This is notwithstanding that all homeowners’ taxes maintain the roads and that a priority suite condition of surveyed residents was off-street tenant parking. Quiet and uncluttered streets are some of the main factors that sets Oak Bay apart from more congested communities whose streets, as Councillor Braithwaite has pointed out, are lined with cars, trucks, boats etc. and Oak Bay’s streets are not.

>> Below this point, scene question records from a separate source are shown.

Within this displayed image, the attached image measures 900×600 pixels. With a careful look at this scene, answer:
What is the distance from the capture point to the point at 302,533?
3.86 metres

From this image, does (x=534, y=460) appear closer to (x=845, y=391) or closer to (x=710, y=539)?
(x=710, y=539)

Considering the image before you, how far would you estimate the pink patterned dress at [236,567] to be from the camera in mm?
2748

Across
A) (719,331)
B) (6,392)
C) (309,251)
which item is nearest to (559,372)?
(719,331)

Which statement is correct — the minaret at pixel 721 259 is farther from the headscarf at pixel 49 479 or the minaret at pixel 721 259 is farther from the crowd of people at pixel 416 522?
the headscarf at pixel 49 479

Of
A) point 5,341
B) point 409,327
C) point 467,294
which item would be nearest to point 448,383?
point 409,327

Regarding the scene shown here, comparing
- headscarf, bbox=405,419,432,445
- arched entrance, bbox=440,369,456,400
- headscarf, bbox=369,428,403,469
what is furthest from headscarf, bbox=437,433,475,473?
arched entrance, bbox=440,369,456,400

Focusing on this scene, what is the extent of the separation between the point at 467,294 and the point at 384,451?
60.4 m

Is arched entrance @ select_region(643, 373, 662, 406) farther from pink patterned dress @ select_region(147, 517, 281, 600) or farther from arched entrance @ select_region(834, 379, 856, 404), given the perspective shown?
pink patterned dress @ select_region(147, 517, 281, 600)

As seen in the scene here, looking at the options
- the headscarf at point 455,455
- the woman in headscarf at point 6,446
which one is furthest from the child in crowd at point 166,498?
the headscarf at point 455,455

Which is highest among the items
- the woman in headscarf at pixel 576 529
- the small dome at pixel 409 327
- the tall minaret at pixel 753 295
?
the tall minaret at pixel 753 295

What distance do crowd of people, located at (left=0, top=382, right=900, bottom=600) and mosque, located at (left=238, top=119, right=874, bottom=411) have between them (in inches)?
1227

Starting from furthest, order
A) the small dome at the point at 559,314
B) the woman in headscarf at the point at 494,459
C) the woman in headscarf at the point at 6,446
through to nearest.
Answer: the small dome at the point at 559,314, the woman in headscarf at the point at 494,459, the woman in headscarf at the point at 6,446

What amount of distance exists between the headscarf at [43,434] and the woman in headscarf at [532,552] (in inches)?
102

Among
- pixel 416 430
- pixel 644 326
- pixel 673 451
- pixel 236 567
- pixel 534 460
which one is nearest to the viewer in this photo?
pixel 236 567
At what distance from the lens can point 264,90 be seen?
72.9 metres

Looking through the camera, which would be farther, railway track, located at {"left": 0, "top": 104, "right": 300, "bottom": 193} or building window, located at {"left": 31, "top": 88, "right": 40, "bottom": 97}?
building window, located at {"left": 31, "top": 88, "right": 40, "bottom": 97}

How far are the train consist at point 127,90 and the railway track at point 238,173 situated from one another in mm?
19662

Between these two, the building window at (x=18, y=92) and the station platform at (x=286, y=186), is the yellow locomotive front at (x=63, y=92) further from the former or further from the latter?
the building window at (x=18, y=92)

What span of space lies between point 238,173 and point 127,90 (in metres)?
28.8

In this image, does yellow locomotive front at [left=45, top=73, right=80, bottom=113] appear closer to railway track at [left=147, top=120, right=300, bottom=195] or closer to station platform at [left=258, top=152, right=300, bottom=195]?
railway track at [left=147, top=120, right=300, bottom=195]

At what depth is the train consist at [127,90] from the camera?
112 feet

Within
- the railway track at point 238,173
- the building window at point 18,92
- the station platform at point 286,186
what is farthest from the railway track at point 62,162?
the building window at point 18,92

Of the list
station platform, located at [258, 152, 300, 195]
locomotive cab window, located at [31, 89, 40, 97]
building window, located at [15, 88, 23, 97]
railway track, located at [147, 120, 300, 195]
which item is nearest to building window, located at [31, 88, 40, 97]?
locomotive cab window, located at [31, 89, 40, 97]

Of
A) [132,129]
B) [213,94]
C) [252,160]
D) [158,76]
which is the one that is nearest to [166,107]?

It is also not clear why these Council members are unaware of the reasons for the 2-hour limit in the neighborhoods adjacent to UVIC, Camosun College, and Oak Bay High. Or for that matter the rationale for so many resident-only parking areas in the District.
As indicated, a number of Council members wanted to remove all barriers to allow more suites. This included the #1 resident condition, owner-occupancy, as well as allowing multi suite-residents plus boarders in the same house. In effect these Council members seem to want to make Oak Bay less desirable and like communities everywhere. This will include their associated densification problems. It also means that these Council members aren’t interested in what the majority of the existing residents who elected them would prefer.
Regarding the street parking issue – in a focus group hosted by the District for developers. Participants identified what made the additioal renter's parking issue so “tricky” as they put it, was a lot of Oak Bay streets are not paved. They noted: therefore the street parking would not be uniform and that this would make basement resident on-street parking and the streetscape even more unattractive than paved streets lined with cars – However, this was a not a consideration at Council.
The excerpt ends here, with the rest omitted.